Exercise directions: Both the line with "table, .rte td" and the line with "body_size: 499" in the records below must appear in the output, along with every line between them, exactly and with nothing added.

The data: Begin

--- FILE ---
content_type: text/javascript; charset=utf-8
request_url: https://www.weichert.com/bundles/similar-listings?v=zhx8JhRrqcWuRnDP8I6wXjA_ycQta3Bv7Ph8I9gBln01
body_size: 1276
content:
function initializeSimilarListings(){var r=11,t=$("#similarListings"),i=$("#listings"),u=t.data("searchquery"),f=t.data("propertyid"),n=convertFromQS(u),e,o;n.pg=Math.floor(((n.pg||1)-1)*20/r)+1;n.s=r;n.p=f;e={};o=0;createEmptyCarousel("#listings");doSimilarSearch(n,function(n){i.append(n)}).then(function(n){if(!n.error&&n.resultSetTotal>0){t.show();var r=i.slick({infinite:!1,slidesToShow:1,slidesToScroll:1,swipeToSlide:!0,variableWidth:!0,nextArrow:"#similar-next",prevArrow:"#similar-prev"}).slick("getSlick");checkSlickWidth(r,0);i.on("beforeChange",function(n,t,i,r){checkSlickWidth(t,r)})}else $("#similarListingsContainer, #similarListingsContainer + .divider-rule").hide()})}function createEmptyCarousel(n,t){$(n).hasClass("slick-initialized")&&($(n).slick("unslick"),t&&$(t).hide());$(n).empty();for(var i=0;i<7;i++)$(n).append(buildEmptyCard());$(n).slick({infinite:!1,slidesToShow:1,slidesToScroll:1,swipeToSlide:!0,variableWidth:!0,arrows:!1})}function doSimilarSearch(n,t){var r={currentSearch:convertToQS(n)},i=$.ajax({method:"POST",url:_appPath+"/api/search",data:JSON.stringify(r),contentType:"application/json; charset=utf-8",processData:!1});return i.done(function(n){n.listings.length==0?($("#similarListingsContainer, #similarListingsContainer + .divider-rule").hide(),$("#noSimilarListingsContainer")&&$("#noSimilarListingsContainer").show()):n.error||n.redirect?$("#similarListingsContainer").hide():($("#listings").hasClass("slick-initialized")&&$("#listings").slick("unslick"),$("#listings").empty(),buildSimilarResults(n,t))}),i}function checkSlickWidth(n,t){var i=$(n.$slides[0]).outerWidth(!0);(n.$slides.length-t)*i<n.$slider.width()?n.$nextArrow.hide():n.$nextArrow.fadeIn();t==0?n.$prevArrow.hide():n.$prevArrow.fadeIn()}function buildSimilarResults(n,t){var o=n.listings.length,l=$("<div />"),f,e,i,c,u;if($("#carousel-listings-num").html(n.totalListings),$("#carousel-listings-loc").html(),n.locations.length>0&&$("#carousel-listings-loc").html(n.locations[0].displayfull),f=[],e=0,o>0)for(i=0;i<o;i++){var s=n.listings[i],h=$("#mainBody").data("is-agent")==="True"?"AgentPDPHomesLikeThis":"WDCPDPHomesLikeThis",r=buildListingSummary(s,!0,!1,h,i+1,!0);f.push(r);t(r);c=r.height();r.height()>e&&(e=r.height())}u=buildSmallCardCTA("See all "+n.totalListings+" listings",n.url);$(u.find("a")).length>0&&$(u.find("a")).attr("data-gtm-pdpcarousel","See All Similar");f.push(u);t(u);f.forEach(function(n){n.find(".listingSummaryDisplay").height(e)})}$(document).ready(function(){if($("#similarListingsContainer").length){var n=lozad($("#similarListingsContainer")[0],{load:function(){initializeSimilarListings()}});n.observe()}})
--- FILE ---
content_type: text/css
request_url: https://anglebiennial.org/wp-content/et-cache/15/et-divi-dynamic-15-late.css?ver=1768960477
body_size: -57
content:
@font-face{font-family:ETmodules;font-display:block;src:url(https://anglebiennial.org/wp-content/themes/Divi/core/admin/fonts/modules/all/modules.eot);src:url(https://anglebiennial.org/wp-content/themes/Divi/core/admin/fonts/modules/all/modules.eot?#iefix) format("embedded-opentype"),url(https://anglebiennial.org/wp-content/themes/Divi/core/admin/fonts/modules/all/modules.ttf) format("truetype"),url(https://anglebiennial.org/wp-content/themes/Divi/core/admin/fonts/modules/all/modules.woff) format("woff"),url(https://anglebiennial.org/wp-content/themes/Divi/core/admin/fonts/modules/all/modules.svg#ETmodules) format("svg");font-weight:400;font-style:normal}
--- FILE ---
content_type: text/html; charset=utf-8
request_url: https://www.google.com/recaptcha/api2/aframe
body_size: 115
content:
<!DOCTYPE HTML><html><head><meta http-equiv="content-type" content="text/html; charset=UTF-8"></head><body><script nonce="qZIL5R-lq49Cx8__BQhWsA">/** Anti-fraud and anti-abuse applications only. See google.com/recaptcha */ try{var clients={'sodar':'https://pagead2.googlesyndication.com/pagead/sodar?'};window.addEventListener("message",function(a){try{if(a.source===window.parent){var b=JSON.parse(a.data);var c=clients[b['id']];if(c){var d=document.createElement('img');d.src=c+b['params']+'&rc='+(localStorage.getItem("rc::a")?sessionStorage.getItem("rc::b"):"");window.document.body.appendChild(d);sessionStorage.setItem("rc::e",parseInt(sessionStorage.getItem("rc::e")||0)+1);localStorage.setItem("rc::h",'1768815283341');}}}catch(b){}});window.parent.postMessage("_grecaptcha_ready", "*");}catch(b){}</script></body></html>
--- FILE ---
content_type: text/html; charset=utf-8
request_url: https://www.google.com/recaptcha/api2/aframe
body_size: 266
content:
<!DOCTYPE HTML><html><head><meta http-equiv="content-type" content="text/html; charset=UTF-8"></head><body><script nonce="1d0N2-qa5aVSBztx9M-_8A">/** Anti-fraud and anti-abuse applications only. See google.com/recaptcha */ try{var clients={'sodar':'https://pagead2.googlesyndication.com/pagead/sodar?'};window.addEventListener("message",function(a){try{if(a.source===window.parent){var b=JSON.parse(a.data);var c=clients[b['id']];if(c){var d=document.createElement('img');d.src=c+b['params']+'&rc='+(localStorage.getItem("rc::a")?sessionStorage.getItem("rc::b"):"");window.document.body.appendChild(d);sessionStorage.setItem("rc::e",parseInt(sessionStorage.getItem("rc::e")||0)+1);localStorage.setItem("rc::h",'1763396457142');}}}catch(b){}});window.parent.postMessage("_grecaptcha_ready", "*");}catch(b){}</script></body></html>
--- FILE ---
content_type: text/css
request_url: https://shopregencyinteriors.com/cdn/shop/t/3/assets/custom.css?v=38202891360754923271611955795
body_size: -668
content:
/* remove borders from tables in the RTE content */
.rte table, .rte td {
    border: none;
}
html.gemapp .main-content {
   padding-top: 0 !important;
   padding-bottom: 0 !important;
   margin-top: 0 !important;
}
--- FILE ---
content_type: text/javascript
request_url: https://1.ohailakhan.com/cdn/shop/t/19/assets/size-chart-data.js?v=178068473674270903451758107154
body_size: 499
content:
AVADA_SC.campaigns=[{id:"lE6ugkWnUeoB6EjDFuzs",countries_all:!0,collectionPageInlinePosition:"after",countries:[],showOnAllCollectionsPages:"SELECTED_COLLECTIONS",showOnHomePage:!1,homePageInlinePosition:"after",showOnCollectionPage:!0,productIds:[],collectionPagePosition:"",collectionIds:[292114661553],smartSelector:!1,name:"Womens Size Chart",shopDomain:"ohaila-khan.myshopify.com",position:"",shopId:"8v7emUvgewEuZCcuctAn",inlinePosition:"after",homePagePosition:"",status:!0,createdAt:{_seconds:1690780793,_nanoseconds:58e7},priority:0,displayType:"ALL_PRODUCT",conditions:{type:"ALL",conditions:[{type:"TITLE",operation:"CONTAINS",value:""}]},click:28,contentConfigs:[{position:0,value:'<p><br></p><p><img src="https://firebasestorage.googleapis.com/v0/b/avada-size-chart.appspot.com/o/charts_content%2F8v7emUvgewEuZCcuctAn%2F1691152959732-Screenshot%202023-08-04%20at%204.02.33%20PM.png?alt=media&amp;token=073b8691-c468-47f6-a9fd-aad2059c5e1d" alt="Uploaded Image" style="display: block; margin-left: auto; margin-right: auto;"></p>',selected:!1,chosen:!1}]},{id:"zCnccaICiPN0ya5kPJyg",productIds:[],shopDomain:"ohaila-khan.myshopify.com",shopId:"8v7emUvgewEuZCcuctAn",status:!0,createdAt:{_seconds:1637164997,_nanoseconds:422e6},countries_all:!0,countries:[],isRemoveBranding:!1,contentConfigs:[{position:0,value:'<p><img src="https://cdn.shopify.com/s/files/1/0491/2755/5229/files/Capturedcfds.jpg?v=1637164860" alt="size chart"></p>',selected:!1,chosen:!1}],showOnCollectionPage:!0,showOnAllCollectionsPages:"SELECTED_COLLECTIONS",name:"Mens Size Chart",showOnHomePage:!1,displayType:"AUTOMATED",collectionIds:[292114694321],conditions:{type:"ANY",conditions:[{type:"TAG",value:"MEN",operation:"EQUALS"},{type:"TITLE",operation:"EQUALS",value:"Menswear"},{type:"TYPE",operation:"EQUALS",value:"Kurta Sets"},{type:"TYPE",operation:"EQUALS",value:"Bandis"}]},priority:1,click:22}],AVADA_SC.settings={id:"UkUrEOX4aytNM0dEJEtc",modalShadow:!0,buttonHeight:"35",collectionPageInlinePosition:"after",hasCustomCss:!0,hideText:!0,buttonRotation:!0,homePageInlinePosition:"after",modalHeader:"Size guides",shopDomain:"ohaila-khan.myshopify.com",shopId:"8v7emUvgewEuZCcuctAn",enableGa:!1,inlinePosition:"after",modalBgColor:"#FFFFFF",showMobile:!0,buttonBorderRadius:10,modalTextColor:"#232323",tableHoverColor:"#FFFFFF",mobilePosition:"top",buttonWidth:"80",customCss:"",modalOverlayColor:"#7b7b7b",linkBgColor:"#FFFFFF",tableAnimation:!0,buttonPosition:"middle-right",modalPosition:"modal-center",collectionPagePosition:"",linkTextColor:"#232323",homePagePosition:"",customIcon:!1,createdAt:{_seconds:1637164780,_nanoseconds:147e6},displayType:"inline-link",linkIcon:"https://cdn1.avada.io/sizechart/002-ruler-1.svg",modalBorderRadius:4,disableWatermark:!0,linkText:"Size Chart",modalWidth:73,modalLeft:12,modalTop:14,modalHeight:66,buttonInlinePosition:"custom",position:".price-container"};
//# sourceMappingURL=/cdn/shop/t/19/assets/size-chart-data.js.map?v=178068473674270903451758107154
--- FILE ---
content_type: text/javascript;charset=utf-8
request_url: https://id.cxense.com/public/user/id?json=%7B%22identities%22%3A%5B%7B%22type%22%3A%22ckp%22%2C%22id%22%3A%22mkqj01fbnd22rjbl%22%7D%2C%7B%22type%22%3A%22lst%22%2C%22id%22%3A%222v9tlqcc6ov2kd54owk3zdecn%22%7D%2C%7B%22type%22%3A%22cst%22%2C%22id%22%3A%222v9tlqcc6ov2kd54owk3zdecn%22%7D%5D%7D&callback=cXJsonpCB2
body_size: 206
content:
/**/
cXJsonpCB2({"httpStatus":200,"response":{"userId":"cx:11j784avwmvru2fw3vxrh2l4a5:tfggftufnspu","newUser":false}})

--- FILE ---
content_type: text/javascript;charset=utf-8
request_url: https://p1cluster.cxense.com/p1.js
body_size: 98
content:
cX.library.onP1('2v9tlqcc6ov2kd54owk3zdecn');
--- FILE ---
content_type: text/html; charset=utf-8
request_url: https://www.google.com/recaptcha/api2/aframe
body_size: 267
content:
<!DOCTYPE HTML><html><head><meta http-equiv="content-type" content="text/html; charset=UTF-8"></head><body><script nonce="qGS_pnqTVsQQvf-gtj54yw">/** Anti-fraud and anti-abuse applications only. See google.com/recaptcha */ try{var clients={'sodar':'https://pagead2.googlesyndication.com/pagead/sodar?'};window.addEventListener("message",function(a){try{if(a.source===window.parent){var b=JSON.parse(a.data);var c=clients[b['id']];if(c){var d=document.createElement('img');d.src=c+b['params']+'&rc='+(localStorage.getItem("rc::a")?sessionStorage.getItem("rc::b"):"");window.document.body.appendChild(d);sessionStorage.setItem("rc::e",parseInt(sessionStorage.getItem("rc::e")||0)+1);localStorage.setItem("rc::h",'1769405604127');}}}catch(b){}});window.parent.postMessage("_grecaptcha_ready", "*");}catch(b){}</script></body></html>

The data: End

Output below:
.rte table, .rte td {
    border: none;
}
html.gemapp .main-content {
   padding-top: 0 !important;
   padding-bottom: 0 !important;
   margin-top: 0 !important;
}
--- FILE ---
content_type: text/javascript
request_url: https://1.ohailakhan.com/cdn/shop/t/19/assets/size-chart-data.js?v=178068473674270903451758107154
body_size: 499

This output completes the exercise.